I met Herb within a few days after moving here to Las Cruces in August 1988. Herb greeted newcomers in the old pro shop at the NMSU golf course in a manner as if he had known you for a long time.
“There aren’t any new friends, just good friends I’m meeting for the first time,” he said once.
It wasn’t until later that I found out more fully why the young men who played golf for Herb regarded him almost as a god, not so much because of how he coached, but more so how he handled himself with and around others. A true professional and a gentleman golfer.
In addition to being a stellar college golf coach, Herb was an extraordinary golf teacher. As a PGA instructor, Herb had given golf lessons to countless thousands of adults, kids and NMSU students (in golf classes) over the years. So, I thought I would share some of the nuggets of wisdom and unique insights Herb passed on to the people he taught.
One of the main things Herb emphasized is that “the swing is basically easy, but the game itself is hard.” That was meant to put beginners and struggling golfers at ease. By grasping the few fundamentals of the swing – grip, posture, backswing, body movement and release – everyone can strike the ball with a reasonable shot. The other parts of the game – chip shots, shots from sand bunkers and putting – are more difficult to master. For golfers who play regularly but have difficulty scoring and hitting consistently solid shots, Herb advised that “developing a better golf swing necessarily involves a process of change.”
That’s essentially what folks attended our performance golf schools to learn. Herb and I conducted over 100 two-day golf schools, helping some 1,500 golfers over the years.
If you think about it, the golf swing doesn’t remain static.
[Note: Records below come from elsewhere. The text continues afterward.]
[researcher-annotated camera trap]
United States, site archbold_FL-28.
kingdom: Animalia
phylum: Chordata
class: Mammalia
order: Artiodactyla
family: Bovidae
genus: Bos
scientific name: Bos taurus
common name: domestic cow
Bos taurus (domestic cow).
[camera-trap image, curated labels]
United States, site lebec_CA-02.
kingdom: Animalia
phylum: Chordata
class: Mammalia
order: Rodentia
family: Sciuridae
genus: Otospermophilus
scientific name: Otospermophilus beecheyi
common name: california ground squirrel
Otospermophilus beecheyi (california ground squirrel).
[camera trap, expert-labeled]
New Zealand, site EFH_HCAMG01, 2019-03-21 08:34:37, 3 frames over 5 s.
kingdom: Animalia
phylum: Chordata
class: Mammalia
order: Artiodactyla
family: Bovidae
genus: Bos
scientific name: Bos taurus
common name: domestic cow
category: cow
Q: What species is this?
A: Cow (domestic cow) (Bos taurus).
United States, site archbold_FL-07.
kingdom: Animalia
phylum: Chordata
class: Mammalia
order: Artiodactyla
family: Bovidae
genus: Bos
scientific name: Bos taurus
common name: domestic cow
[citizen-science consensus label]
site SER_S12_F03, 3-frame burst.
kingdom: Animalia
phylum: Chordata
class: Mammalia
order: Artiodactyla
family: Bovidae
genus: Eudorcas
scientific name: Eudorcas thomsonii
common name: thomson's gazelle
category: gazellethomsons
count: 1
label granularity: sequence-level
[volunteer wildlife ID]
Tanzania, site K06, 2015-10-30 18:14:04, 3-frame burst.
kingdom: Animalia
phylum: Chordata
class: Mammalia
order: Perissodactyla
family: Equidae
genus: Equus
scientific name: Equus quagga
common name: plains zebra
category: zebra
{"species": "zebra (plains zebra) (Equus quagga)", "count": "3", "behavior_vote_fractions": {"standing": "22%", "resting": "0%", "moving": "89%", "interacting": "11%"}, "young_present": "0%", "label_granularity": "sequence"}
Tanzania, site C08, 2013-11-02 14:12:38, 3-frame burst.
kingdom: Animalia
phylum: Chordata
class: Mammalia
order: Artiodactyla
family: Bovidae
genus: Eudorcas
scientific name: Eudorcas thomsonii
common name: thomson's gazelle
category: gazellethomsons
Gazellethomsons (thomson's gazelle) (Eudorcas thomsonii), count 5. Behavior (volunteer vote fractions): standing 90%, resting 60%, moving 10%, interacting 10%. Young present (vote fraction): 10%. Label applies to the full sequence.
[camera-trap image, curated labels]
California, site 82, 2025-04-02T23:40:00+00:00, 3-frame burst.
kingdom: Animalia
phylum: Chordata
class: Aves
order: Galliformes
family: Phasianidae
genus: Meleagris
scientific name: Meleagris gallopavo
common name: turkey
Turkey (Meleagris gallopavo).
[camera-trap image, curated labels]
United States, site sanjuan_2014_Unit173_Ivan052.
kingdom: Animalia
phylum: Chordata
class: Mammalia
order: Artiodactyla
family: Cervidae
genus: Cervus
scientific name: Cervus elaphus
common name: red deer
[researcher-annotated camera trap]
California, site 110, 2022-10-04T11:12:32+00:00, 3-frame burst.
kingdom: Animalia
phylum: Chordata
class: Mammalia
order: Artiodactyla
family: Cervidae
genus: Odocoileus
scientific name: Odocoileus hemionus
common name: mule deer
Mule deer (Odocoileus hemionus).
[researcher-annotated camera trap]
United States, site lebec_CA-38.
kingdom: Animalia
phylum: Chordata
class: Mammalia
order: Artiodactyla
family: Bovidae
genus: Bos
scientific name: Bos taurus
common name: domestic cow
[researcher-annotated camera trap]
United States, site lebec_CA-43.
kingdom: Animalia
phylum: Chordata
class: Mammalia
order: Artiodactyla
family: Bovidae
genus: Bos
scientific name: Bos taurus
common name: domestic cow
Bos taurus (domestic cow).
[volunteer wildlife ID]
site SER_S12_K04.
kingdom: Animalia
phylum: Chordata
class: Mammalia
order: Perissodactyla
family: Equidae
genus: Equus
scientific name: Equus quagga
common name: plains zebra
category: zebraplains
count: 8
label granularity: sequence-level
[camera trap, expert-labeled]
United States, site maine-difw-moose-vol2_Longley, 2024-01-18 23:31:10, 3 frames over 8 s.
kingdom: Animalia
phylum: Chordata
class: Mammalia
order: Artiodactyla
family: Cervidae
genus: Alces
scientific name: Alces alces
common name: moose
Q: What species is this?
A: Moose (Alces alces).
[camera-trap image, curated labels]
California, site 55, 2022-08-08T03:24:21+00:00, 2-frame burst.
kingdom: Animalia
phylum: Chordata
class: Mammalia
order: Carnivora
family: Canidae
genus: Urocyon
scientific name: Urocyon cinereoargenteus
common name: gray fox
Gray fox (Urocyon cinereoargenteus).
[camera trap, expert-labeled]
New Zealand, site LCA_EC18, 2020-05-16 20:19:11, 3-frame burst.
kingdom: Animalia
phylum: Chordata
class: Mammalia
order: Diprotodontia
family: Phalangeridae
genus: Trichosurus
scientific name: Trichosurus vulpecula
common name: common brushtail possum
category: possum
Otherwise, icons like Tiger Woods and Phil Mickelson wouldn’t have swing coaches and wouldn’t continually be tweaking their swings, always searching for improvement. As a corollary to the principle of change, Herb tells us that “the more uncomfortable you feel when making a swing adjustment, the more you know you’re changing.” He says that a comfortable feeling with the golf club (like a big bend of the lead arm) is not really the correct feeling.
When it comes to the short game, Herb notes that chipping and short pitching strokes “represent the full swing in miniature.” What he means is that the very same fundamentals apply to small strokes as they do to full strokes. “Ball contact positions for the full swing and the short swing are (basically) the same.” Herb understood that putting was really “a game within a game,” but that it required most of the same fundamentals. One of those basics that we all need to be reminded of is that “your head stays behind the ball as you accelerate at impact.”
One thing I have learned from Herb Wimberly over the 30-plus years I have known him is to not get discouraged. Herb has faced plenty of adversity in his golf and personal life, but he is a resilient person seeing the brighter side. His perspective on golf is very telling: “There are no style points on the card; just get it in the hole in the fewest strokes possible any way you can.”